Produce a character-for-character copy of the data below.

=-=-=

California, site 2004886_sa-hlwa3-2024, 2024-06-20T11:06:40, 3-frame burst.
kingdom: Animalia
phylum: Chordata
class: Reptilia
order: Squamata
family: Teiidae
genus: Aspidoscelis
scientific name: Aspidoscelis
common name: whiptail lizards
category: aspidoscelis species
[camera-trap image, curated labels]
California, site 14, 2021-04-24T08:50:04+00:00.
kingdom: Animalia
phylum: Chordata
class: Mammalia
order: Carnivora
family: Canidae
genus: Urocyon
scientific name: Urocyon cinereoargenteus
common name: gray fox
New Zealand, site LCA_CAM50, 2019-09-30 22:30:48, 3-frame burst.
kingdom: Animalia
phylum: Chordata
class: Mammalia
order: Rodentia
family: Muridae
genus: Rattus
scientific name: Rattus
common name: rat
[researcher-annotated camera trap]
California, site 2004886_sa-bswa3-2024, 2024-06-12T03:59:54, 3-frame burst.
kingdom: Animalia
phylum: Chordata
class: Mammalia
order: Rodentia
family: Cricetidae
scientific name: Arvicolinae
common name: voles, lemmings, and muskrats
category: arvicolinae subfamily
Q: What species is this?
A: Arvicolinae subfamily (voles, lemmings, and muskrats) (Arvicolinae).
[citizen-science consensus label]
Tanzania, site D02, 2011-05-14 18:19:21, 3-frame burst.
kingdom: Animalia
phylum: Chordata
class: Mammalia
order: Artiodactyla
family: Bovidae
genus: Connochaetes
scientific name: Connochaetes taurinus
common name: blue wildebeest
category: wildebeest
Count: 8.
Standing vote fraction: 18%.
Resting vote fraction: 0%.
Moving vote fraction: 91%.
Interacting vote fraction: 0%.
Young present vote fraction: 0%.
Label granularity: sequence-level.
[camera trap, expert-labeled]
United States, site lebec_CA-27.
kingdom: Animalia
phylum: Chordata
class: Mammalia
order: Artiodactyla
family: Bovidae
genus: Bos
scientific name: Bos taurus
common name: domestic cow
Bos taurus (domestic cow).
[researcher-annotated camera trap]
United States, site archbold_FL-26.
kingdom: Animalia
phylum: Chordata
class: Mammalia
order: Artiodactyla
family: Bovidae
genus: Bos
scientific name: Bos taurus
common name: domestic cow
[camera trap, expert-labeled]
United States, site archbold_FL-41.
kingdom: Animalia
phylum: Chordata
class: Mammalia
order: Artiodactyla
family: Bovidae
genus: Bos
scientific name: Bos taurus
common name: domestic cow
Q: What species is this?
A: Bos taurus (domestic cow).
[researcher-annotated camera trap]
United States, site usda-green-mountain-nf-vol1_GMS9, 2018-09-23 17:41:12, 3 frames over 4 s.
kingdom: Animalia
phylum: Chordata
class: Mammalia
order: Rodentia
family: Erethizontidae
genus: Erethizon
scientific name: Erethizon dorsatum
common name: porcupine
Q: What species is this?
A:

=-=-=

Task solution:
California, site 2004886_sa-hlwa3-2024, 2024-06-20T11:06:40, 3-frame burst.
kingdom: Animalia
phylum: Chordata
class: Reptilia
order: Squamata
family: Teiidae
genus: Aspidoscelis
scientific name: Aspidoscelis
common name: whiptail lizards
category: aspidoscelis species
[camera-trap image, curated labels]
California, site 14, 2021-04-24T08:50:04+00:00.
kingdom: Animalia
phylum: Chordata
class: Mammalia
order: Carnivora
family: Canidae
genus: Urocyon
scientific name: Urocyon cinereoargenteus
common name: gray fox
New Zealand, site LCA_CAM50, 2019-09-30 22:30:48, 3-frame burst.
kingdom: Animalia
phylum: Chordata
class: Mammalia
order: Rodentia
family: Muridae
genus: Rattus
scientific name: Rattus
common name: rat
[researcher-annotated camera trap]
California, site 2004886_sa-bswa3-2024, 2024-06-12T03:59:54, 3-frame burst.
kingdom: Animalia
phylum: Chordata
class: Mammalia
order: Rodentia
family: Cricetidae
scientific name: Arvicolinae
common name: voles, lemmings, and muskrats
category: arvicolinae subfamily
Q: What species is this?
A: Arvicolinae subfamily (voles, lemmings, and muskrats) (Arvicolinae).
[citizen-science consensus label]
Tanzania, site D02, 2011-05-14 18:19:21, 3-frame burst.
kingdom: Animalia
phylum: Chordata
class: Mammalia
order: Artiodactyla
family: Bovidae
genus: Connochaetes
scientific name: Connochaetes taurinus
common name: blue wildebeest
category: wildebeest
Count: 8.
Standing vote fraction: 18%.
Resting vote fraction: 0%.
Moving vote fraction: 91%.
Interacting vote fraction: 0%.
Young present vote fraction: 0%.
Label granularity: sequence-level.
[camera trap, expert-labeled]
United States, site lebec_CA-27.
kingdom: Animalia
phylum: Chordata
class: Mammalia
order: Artiodactyla
family: Bovidae
genus: Bos
scientific name: Bos taurus
common name: domestic cow
Bos taurus (domestic cow).
[researcher-annotated camera trap]
United States, site archbold_FL-26.
kingdom: Animalia
phylum: Chordata
class: Mammalia
order: Artiodactyla
family: Bovidae
genus: Bos
scientific name: Bos taurus
common name: domestic cow
[camera trap, expert-labeled]
United States, site archbold_FL-41.
kingdom: Animalia
phylum: Chordata
class: Mammalia
order: Artiodactyla
family: Bovidae
genus: Bos
scientific name: Bos taurus
common name: domestic cow
Q: What species is this?
A: Bos taurus (domestic cow).
[researcher-annotated camera trap]
United States, site usda-green-mountain-nf-vol1_GMS9, 2018-09-23 17:41:12, 3 frames over 4 s.
kingdom: Animalia
phylum: Chordata
class: Mammalia
order: Rodentia
family: Erethizontidae
genus: Erethizon
scientific name: Erethizon dorsatum
common name: porcupine
Q: What species is this?
A:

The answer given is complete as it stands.